[Start of section]
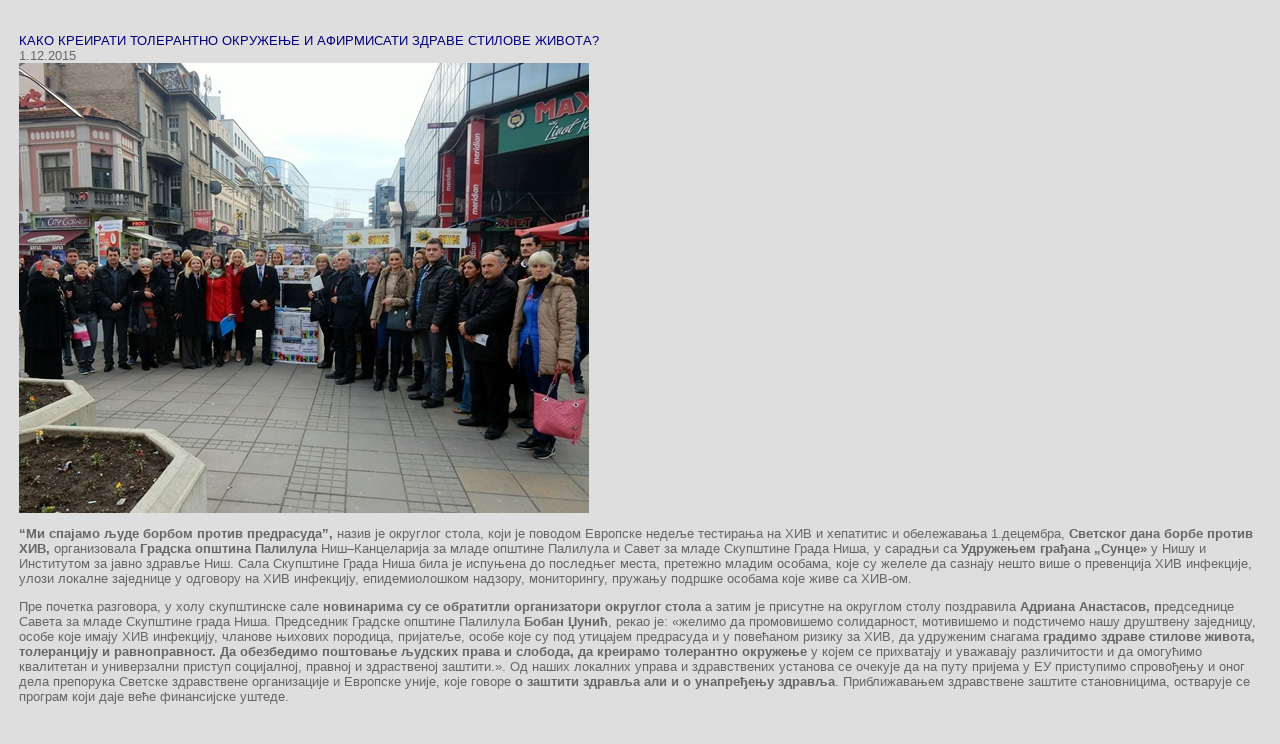

--- FILE ---
content_type: text/html
request_url: https://arhiva.palilula.eu/VESTI/2015/Decembar%202015/kakoKreirati/kakoKreirati.html
body_size: 3152
content:
<html>



<head>

<meta http-equiv="Content-Type" content="text/html; charset=UTF-8">

<title>palilula</title>



<base target="_self">

<style type="text/css">

<!--

.naslov {font-size: 10pt;

		font-family:Arial;

		color:#000080}

.slike {	padding:4px;

}

.text {font-size: 13px;

		font-family:Arial;

		color:#666666}





-->

</style>

</head>



<body bgcolor="#DEDEDE">



<table border="0" width="100%" id="table1">

	<tr>

		<td >&nbsp;</td>

		<td>&nbsp;</td>

		<td>&nbsp;</td>
	</tr>

	<tr>

		<td>&nbsp;</td>

		<td><p class="naslov" style="margin-bottom: 0"><span class="naslov" style="margin-bottom: 0">КАКО КРЕИРАТИ ТОЛЕРАНТНО  ОКРУЖЕЊЕ И АФИРМИСАТИ ЗДРАВЕ СТИЛОВЕ ЖИВОТА?<br>

              <span class="text">1.12.2015</span></span><span class="text"><br>
              <span class="naslov" style="margin-bottom: 0"><span class="naslov" style="margin-bottom: 0"><span class="naslov" style="margin-bottom: 0"><img src="back.jpg" alt="ХУМАНИТАРНА–СВЕЧАНОСТ ДУХОВНЕ МУЗИКЕ"></span></span></span><br>
              </span></p>

          <p class="text"><strong>“Ми спајамо људе борбом против предрасуда”,</strong> назив је  округлог стола, који је поводом Европске недеље тестирања на ХИВ и  хепатитис и обележавања 1.децембра, <strong>Светског  дана борбе против ХИВ, </strong>организовала<strong> Градска</strong> <strong>општина</strong> <strong>Палилула </strong>Ниш–Канцеларија за младе општине Палилула  и Савет за младе Скупштине Града Ниша, у сарадњи са <strong>Удружењем</strong> <strong>грађана „Сунце» </strong>у Нишу и Институтом за јавно здравље Ниш. 
            Сала  Скупштине Града Ниша била је испуњена до последњег места, претежно младим  особама, које су желеле да сазнају нешто више о превенција ХИВ инфекције, улози  локалне заједнице у одговору на ХИВ инфекцију, епидемиолошком надзору,  мониторингу, пружању подршке особама које живе са ХИВ-ом.</p>
          <p class="text">Пре  почетка разговора, у холу скупштинске сале <strong>новинарима  су се обратитли организатори округлог стола </strong>а затим је присутне на округлом  столу поздравила <strong>Адриана Анастасов,  п</strong>редседнице Савета за младе Скупштине града Ниша. Председник  Градске општине Палилула <strong>Бобан Џунић</strong>,  рекао је: «желимо да промовишемо солидарност, мотивишемо и подстичемо нашу  друштвену заједницу, особе које имају ХИВ инфекцију, чланове њихових породица,  пријатеље, особе које су под утицајем предрасуда и у повећаном ризику за ХИВ,  да удруженим снагама <strong>градимо здраве  стилове живота, толеранцију и равноправност. Да обезбедимо поштовање људских  права и слобода, да креирамо толерантно окружење</strong> у којем се прихватају и  уважавају различитости и да омогућимо квалитетан и универзални приступ  социјалној, правној и здраственој заштити.». Од наших локалних управа и  здравствених установа се очекује да на путу пријема у ЕУ приступимо спровођењу  и оног дела препорука Светске здравствене организације и Европске уније, које  говоре <strong>о заштити здравља али и о  унапређењу здравља</strong>. Приближавањем здравствене заштите становницима,  остварује се програм који даје веће финансијске уштеде. </p>
          <p class="text">Проф. др Биљана Коцић, Шеф<strong> Одсека  за спречавање и сузбијање полнопреносивих инфекција,</strong> Института за јавно здравље Ниш  говорила је о епидемиолошкој ситуацији у Нишавском округу, о броју, узрасту и структури новооткривених ХИВ позитивних особа, резултатима тестирања и одазива. <strong>Сандра Манчић</strong>, председница Удружења грађана «Сунце» Ниш, истакла је добру сарадњу Удружења  са општином Палилула и велико разумевање председника општине Бобана Џунића. Она се заложила за  ефикаснију превенцију ХИВ инфекције и других полно преносивих инфекција и  обезбеђење лечења и подршке свим особама које живе са ХИВ-ом. Резултати истраживања  «Мониторинг особа које живе са ХИВом у Србији», које је рађено у виду интервјуа  са ХИВ позитивним особама,  показали су  велико незадовољств оболелих. Углавном су то социјални аспекти који прате  оболеле, неприхватање и дискриминација од стране окружења у којем живе,  незадовољство лечењем и третманом. <strong>Ивана  Јовић</strong>, координаторка Канцеларија за младе општине Палилула упознале  је учеснике округлог стола са активностима овог облика организовања и деловања  младих у општини. Канцеларија за младе је отворена за све иницијативе младих.  Имамо велики број волонтера, укључени смо у пројектне активности општине, запажени  су резултати наших хуманитарних активности и подршка маргиналним групама.</p>
          <p class="text">По заврашетку  округлог стола, на платоу испред ТПЦ «Калча», волонтери  Канцеларије за младе општине Палилула, чланови Удужења грађана «СУНЦЕ» ,  Подмладак Црвеног крста и других организација младих, делили су  едукативно-промотивни материал, заштитна средства (кондом) у  циљу мотивација младих у коришћењу заштите у сексуалним  односима, разговарали са грађанима о ХИВ-у. </p>
          <p class="text">&quot;Од 2004. је стопа новопостављених дијагноза у неким земљама ЕУ и ЕЕА више него удвостручена док је у другим смањена за 25 одсто. Све у свему, стање са епидемијом ХИВ није се много променило&quot;, казала је поводом <strong>Светског дана борбе против ХИВ, </strong>вршилац дужности директора ЕЦДЦ <strong>Андреа Амон</strong>. Како је додала, &quot;то значи да одговор ЕУ и ЕЕА на ХИВ није био довољно ефикасан да се убележи значајан пад у последњих десет година&quot;. Европски центар за превенцију и контролу болести и Регионална канцеларија за Европу Светске здравствене организације затражиле су од европских земаља бољу превенцију ширења вируса, дијагностификовање и лечење угрожене популације, укључујући мигранте и избеглице. Према званичним подацима  Института за јавно здравље Србије на територији Србије, код 3.200 особа  званично дијагностиковано присуство ХИВ вируса. У периоду од 80-тих година до  данас око 1.200 особа је преминуло од АИДС. (Текст-фотографије Д.Видојковић) </p>
          <p class="text">РТВ БелАм - Особе оболеле од сиде и даље дискримисане</p>
          <p class="text"><iframe width="560" height="315" src="https://www.youtube.com/embed/fGdMlhgP4xU" frameborder="0" allowfullscreen></iframe>&nbsp;</p>
      <p class="text">&nbsp;</p>      </td>

	  <td>&nbsp;</td>
	</tr>

	<tr>

		<td>&nbsp;</td>

		<td>&nbsp;</td>

		<td>&nbsp;</td>
	</tr>
</table>



</body>



</html>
[End of section]
◆ Assigned task ◆
Only lines holding the word "margin" are wanted; list them all from the material.

◆ Your response ◆
		<td><p class="naslov" style="margin-bottom: 0"><span class="naslov" style="margin-bottom: 0">КАКО КРЕИРАТИ ТОЛЕРАНТНО  ОКРУЖЕЊЕ И АФИРМИСАТИ ЗДРАВЕ СТИЛОВЕ ЖИВОТА?<br>
              <span class="naslov" style="margin-bottom: 0"><span class="naslov" style="margin-bottom: 0"><span class="naslov" style="margin-bottom: 0"><img src="back.jpg" alt="ХУМАНИТАРНА–СВЕЧАНОСТ ДУХОВНЕ МУЗИКЕ"></span></span></span><br>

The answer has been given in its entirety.